Djamaludin Ancok: Model Kepemimpinan Masa Lampau Potensial Dikembangkan untuk Pengembangan SDM
Guru Besar Fakultas Psikologi UGM Prof. Dr. Djamaludin Ancok
berpendapat kajian warisan budaya filosofi model kepemimpinan masa
lampau potensial untuk dikembangkan secara profesional di masa kini.
Melalui uji kesahihan, kevalidan, dan reliabilitas secara akademis
diharapkan bisa digunakan sebagai alat ukur untuk uji pengembangan SDM
dan kelayakan calon pemimpin nasional.
“Saat ini banyak alat ukur model kepemimpinan yang berasal dari luar
negeri diterapkan di tanah air. Sebenarnya, model kepemimpinan yang ada
dari luar, belum tentu cocok dengan akar budaya kita,” ungkap
Djamaludian acok kepada wartawan ditemui disela-sela kegiatan The First
International Conference of Indigenous and Cultural Psychology, di
Gedung University Club UGM, Senin (26/7).
Beberapa model model kepemimpinan yang pernah dikembangkan oleh Prabu
Siliwangi tahun 1482-1521, Ki Hadjar Dewantara 1939, dan teori
kepemimpinan dalam Asta Brata yang bersumber pada ajaran Hindu misalnya
bisa dikaji kembali untuk dijadikan konsep model kepemimpinan yang bisa
diterapkan secara nasional.
“Ki Hadjar Dewantara salah satu sumber ajaran kepemimpinan yang
banyak dirujuk dalam pendidikan dan pengembangan SDM. Sementara
masyarakat di Jawa Barat punya juga referensi dari Prabu Siliwangi
dengan konsep silih asih, silih asah dan silih asuh.
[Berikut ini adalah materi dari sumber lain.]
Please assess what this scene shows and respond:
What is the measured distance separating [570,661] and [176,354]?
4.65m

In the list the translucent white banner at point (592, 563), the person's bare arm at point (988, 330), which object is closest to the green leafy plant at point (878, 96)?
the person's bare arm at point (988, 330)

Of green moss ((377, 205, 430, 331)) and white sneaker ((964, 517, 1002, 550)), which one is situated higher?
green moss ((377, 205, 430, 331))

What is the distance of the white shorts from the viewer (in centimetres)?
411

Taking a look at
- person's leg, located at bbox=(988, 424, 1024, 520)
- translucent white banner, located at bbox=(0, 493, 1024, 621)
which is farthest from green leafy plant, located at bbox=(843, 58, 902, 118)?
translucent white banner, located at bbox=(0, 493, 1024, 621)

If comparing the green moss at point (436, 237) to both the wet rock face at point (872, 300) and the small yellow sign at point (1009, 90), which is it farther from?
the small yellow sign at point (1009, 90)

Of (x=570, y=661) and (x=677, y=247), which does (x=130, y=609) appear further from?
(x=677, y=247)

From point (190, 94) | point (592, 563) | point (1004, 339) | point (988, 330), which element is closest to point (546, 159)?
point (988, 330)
Kita juga mengenal
teori kepemimpinan dalam Asta Brata yang bersumber pada ajaran Hindu.
Itu banyak mewarnai pola pikir masyarakat kita hingga kini,” kata Ancok.
Melalui kajian model kepemimpinan masa lampau, kata Ancok, bisa
didapatkan pemahaman yang lebih lengkap soal kepemimpinan dan manajemen
sumber daya manusia di perusahaan. Penerapan kepemimpinan sesuai konteks
budaya lokal diyakini mampu meningkatkan kinerja organisasi/perusahaan.
“Penerapan manajemen yang tepat akan membawa budaya perusahaan jadi
lebih unggul. Itu harus bersumber pada pemahaman psikologi sumber daya
manusia yang tepat,”ujar Pria kelahiran Bangka, 18 Agustus 1946 ini.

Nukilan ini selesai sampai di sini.